### What needs to be done
Please give the lines again, beginning at the line that has "Which appears to" and stopping after the one that has "farther from the ground", with "nearer" swapped for "closer" and nothing else changed.
═══
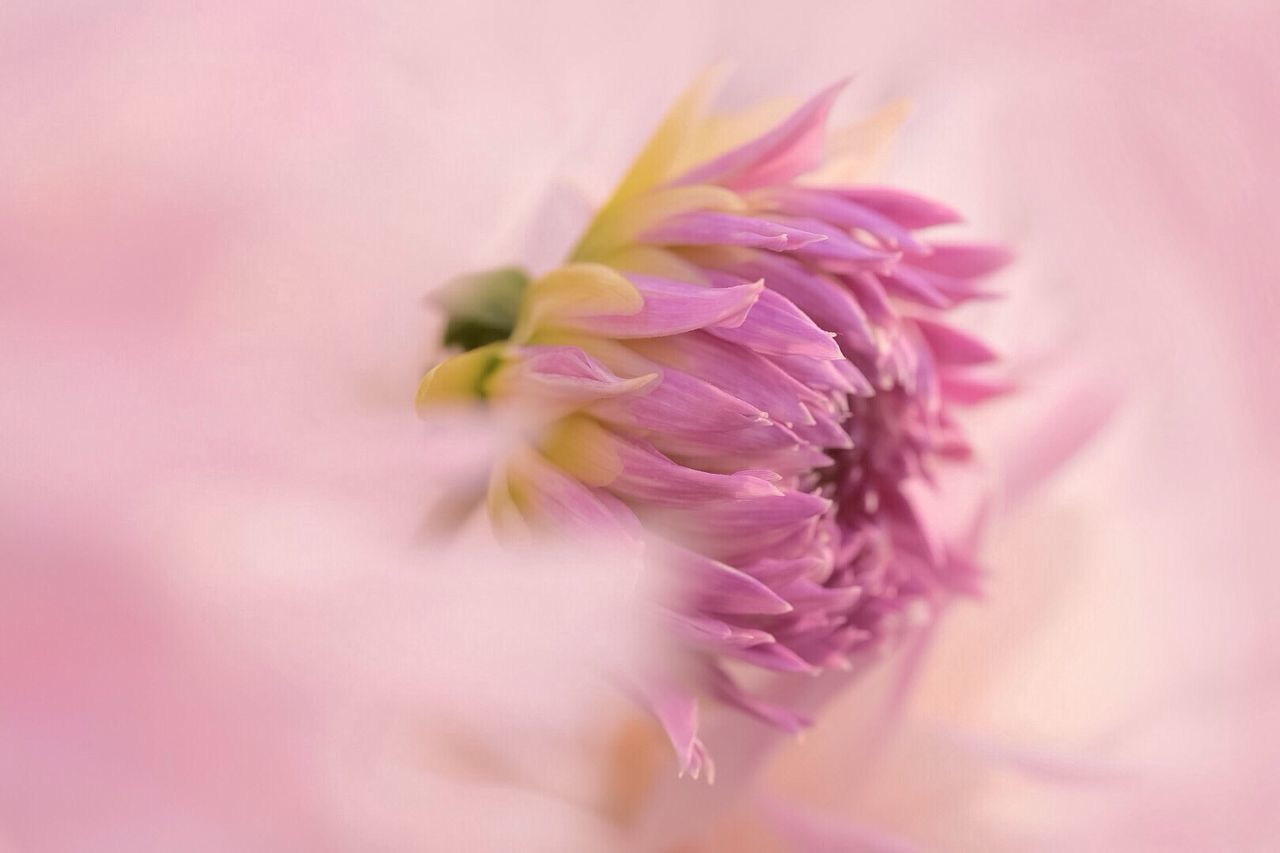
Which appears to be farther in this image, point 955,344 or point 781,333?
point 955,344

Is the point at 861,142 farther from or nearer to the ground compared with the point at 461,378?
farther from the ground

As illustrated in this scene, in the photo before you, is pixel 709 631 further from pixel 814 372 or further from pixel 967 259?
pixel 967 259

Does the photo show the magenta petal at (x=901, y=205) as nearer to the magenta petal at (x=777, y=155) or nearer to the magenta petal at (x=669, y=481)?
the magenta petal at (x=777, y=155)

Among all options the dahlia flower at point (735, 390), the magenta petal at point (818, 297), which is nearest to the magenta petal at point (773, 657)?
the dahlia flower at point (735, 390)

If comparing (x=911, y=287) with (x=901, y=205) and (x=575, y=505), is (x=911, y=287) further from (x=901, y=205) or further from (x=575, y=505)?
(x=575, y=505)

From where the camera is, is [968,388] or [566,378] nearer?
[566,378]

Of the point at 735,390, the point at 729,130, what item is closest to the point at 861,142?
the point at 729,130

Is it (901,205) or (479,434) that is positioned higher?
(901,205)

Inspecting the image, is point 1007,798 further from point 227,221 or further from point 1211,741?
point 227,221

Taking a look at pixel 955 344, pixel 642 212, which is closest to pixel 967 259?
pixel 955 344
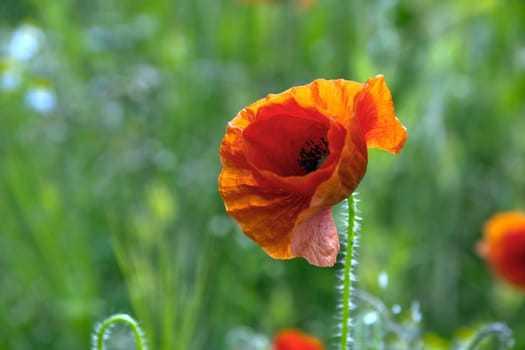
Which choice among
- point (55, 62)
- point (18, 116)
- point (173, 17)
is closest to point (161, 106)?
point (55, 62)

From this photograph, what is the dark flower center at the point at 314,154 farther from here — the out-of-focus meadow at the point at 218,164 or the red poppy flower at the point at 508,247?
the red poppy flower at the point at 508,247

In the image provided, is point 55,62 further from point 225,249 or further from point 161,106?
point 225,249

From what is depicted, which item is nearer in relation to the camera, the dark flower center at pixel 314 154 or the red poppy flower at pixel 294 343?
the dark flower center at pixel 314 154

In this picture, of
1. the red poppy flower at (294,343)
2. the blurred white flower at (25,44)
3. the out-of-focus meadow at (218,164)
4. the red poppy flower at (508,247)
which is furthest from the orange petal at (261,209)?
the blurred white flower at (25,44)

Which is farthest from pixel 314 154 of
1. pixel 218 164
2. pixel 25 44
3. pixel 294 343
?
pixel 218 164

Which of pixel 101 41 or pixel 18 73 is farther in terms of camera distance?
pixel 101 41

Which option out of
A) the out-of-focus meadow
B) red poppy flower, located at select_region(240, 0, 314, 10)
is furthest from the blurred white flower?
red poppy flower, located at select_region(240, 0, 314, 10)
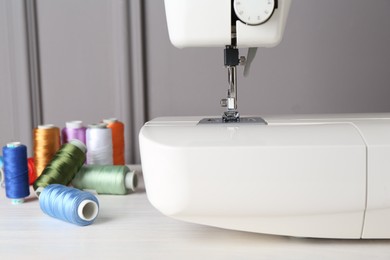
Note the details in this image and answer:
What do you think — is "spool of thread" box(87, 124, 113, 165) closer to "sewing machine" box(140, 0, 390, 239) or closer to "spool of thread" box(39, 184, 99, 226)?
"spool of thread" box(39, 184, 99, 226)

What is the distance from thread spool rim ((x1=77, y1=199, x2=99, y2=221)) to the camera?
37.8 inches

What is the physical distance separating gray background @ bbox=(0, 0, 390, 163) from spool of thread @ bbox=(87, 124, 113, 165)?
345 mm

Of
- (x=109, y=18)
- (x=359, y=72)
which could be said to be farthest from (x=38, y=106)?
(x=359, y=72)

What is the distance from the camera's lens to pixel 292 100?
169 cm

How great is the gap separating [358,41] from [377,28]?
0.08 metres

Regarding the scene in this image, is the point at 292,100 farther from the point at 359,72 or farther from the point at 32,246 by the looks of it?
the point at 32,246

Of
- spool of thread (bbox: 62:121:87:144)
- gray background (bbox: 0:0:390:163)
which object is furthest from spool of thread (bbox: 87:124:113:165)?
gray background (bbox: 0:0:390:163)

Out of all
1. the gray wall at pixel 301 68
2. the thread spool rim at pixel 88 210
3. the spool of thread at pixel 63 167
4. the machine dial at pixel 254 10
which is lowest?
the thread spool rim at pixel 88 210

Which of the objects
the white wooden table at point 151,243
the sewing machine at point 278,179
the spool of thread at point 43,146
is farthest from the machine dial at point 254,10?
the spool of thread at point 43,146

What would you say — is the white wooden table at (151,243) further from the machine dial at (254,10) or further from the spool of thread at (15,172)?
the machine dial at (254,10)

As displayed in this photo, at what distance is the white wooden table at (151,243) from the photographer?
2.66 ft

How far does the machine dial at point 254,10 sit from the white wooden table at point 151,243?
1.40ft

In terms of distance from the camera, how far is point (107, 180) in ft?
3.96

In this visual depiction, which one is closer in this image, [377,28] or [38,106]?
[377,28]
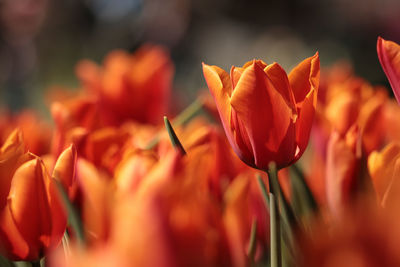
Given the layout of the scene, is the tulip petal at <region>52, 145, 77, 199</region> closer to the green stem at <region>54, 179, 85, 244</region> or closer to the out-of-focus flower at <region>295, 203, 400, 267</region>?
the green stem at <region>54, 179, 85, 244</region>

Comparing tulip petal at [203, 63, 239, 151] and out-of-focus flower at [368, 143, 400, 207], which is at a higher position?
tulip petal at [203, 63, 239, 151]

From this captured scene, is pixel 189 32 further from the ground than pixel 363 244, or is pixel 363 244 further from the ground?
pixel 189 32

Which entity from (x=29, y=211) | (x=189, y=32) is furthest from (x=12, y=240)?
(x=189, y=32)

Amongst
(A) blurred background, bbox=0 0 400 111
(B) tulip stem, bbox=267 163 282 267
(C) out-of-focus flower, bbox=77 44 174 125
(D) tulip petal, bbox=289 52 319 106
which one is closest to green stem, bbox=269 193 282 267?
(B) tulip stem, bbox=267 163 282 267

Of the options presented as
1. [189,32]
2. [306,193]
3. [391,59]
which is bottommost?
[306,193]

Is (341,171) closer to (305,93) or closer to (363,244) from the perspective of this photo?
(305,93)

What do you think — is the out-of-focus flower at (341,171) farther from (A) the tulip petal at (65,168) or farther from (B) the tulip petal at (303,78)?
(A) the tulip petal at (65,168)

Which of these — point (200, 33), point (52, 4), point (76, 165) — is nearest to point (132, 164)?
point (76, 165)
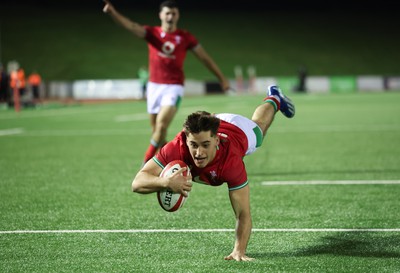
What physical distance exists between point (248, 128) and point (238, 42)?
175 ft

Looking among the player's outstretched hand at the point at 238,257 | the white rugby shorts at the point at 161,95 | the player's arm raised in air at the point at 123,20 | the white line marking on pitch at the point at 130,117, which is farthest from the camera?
═══
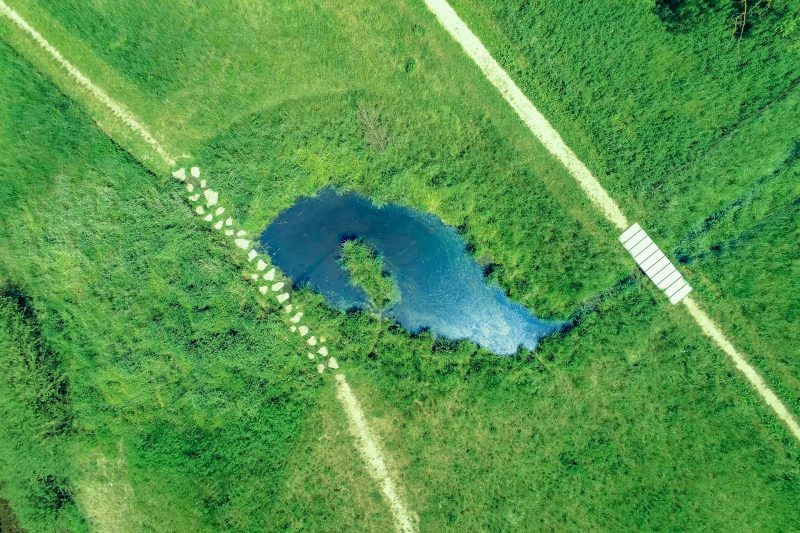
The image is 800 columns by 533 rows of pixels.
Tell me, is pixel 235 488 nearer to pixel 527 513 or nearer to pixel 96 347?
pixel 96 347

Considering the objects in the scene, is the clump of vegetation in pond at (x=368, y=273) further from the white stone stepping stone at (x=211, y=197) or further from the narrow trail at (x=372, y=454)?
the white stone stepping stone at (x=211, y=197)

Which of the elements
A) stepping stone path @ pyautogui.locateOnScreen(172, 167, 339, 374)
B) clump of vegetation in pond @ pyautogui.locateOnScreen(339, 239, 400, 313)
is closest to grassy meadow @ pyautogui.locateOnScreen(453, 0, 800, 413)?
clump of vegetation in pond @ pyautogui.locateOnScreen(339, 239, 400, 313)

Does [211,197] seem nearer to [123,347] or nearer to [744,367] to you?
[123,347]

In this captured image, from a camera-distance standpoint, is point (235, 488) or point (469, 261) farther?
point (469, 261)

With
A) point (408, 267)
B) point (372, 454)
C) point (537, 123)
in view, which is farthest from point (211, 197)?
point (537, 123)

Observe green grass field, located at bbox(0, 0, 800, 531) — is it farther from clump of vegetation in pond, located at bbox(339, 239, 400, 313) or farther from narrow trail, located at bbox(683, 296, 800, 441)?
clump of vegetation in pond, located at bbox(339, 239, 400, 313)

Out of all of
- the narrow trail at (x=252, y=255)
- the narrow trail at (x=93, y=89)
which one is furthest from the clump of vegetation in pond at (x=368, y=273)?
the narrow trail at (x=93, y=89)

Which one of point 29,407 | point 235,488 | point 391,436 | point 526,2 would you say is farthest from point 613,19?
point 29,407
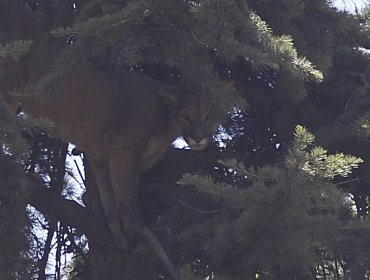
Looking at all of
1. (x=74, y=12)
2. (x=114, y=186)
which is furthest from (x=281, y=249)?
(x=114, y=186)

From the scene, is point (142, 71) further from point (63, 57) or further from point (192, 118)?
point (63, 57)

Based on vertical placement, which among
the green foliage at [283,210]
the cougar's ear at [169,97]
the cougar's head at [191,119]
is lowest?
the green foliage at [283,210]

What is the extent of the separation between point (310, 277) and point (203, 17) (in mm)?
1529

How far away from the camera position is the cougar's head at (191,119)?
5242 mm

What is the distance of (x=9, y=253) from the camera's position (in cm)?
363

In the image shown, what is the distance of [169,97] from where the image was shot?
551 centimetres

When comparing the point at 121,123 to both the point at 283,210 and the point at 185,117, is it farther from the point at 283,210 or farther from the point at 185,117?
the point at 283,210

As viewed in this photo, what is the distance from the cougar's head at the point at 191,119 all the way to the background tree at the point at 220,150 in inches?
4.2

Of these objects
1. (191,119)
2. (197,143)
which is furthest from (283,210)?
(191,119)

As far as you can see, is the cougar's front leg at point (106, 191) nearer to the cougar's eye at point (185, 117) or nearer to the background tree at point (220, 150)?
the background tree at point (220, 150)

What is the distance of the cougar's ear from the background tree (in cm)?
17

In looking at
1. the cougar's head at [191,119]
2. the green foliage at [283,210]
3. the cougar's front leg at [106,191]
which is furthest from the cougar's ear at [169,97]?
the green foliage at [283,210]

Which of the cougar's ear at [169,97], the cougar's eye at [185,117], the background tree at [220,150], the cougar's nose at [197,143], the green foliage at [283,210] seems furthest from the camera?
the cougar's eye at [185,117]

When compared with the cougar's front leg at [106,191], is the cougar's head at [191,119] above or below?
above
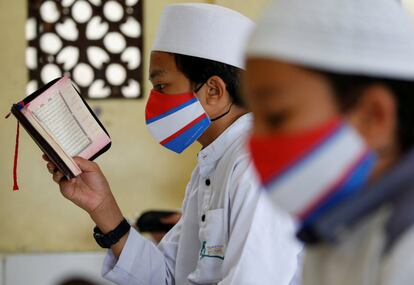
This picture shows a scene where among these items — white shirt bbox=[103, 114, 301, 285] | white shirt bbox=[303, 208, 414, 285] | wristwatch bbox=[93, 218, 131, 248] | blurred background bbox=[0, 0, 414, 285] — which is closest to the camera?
═══
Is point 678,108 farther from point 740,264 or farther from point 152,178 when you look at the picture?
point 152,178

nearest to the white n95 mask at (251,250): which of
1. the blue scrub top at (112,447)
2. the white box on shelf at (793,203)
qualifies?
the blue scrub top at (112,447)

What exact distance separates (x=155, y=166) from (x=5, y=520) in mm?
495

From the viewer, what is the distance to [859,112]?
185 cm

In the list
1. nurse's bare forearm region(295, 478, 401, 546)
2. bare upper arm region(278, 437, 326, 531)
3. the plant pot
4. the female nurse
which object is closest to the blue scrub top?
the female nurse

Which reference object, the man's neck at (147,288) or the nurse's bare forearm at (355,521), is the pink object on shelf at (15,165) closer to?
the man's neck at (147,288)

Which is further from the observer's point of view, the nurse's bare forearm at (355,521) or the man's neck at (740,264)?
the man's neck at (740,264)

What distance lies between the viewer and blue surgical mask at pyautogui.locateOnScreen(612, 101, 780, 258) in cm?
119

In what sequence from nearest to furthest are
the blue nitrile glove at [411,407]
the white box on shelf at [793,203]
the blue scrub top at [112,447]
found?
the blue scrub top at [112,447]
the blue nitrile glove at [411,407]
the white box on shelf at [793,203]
═══
### Right answer
Which appears to be farther in this image, point 955,344 or point 781,333?
point 955,344

Is the point at 861,142 farther from or closer to the ground compared with the point at 461,378?
farther from the ground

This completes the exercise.